My blog nick-name is SIR HUGH. I'm not from the aristocracy - my middle name is Hugh which relates to the list of 282 hills in Scotland compiled by Sir Hugh Munro in 1891. I climbed my last one (Sgurr Mor) on 28th June 2009


Wednesday, 15 September 2010

The Brothers

Two or three times a year I  fraternise with my two brothers at a good food venue, usually combined with an overnight stay.
Last Friday we changed the routine by renting The Lodge at Ardmaddy Castle south of Oban for three nights. The incentive was provided by Younger Brother, requesting help to reduce his stockpile of good wines.
We each enjoy contrasting interests: Older Brother writes and pontificates, Younger Brother sails, and I embrace the outdoors.
We agreed to visit Loch Melfort Hotel for lunch because it had been recommended, and also to explore the inviting windy, single- track road on the north shore of Loch Melfort. After five miles or so the tarmac surface terminates and continues as a “white” road shown on the OS map now running north for three miles over a high pass and traversing  contour lines  predicting challenging ascents and descents, and emerges within a hundred yards of our rented cottage – that three miles contrasts with the fifteen miles or so return journey by our incoming journey on normal roads.
The off-road facility of my new 4WD Skoda Yeti had not yet been tested. I was excited at the prospect of attempting to “take the high road”, but also concerned by the thought of sustaining damage. From experience I know “white” roads on the OS map can be impassable for vehicles.
Older Brother has always had the capacity to provoke others into risky ventures whilst personally remaining in the background. I was easily manipulated into taking up the challenge.
Perhaps at  sometime we three may mature, but for the moment it seems our original agenda of gastronomy and the bonne bouteille may become secondary to more adventurous pursuits?
Older Brother and Younger Brother - the last of tarmac in background.

Yeti in its element.


  1. Well, I thought this post deserved a comment, so I waited. And now I'm having to do the dirty. There are two meanings for pontificate and I'm assuming you were applying the second: "To officiate at a pontifical mass." Too true. And I expect to be quite busy this weekend serving as an acolyte to the guy who makes me laugh when he speaks in English and comes up with something in the "Ve haff vays of making you talk." bracket. Just in case you meant the primary reason I have to say that those who leave tempting holes in conversations deserve to have them filled with whatever comes next up the pike.

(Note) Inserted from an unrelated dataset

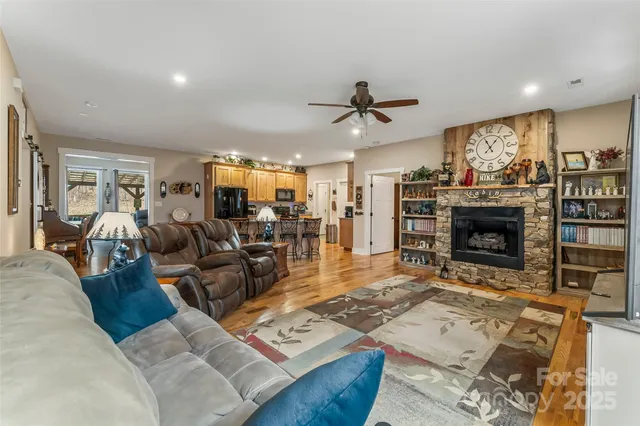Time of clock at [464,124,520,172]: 11:07
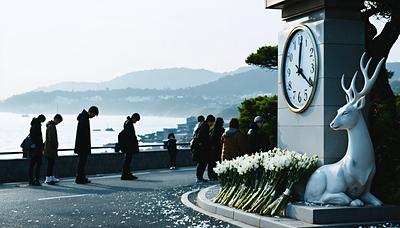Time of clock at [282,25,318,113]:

  2. BB No - I didn’t mean to infer that you are some kind of Roman Catholic Nazi. I reckon that the most widely used meaning of the word is the one that applies. My thesaurus gives the following: declaim, dogmatize, expound, hold forth, lay down the law, pontify, preach, pronounce, and sound off. I suppose, to avoid confusion, I might have selected one of those instead.

    "...up the pike"?

  3. to return to the main theme - how did the yeti cope - how big were the steps it had to jump? i assume it swallowed them whole, as its namesakes do to the foolhardy who wander off the tourist trails of the high himalia
    and did you manage much a drop in the level of the lake?
    we are all agog!
    (maybe he meant spike but what's an ess between friends - to say nowt about brethren! it'd be hard to make a pike vomit, I suspect, not being a fisherman!

  4. Gimmer. The Yeti did not have to work hard, except for steep ascents and descents. Our route proved to be a well founded Land Rover track, but the excitement came from not knowing this beforehand, and in taking the risk.

    The lake was reduced, supported by the fact that we opted to take the empties to the bottle bank rather than endure the embarrassment of letting the cottage owners count - I am not prepared to quantify, but confirm that quality was not disappointing.

  5. "comes up the pike" or "down the pike" is US for "happens". Pike is merely turnpike abbreviated. in French Ce qui arrive or Ce que se passe.